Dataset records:
|---|

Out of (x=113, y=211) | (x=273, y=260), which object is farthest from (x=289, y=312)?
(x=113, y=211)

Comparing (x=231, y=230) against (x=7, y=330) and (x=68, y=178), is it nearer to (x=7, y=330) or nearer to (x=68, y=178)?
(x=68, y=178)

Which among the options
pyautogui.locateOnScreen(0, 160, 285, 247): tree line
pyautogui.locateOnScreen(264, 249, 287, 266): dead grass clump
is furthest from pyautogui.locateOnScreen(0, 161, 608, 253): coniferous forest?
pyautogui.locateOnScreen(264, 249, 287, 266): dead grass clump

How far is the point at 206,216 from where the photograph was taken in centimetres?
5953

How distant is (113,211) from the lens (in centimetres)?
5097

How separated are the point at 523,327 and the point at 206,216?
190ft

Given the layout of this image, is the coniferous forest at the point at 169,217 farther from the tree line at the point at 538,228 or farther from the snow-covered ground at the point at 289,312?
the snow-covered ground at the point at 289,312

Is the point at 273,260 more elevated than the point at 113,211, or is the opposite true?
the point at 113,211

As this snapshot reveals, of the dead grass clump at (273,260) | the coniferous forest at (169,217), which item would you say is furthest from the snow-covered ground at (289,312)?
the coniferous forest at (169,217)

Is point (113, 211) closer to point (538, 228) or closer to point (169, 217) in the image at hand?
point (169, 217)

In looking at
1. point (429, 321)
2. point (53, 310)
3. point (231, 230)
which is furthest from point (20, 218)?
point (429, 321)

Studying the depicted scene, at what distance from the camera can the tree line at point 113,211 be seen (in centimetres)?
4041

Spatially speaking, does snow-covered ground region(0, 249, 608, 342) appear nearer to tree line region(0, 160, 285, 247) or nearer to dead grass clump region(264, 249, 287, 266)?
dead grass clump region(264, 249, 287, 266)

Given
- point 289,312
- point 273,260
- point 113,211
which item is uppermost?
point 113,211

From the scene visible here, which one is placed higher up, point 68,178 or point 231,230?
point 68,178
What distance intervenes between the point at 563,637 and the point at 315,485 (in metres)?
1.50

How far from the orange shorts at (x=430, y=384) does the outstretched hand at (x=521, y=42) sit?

|---|

Please recast the part of the lines above that opens with the line containing "From the scene" and closes with the last line as a Markdown table with the columns Number and Record line, leaving out blank lines.

| Number | Record line |
|---|---|
| 1 | From the scene visible here, which one is placed higher up, point 68,178 or point 231,230? |
| 2 | point 68,178 |
| 3 | What distance intervenes between the point at 563,637 and the point at 315,485 (in metres)? |
| 4 | 1.50 |
| 5 | How far from the orange shorts at (x=430, y=384) does the outstretched hand at (x=521, y=42) sit? |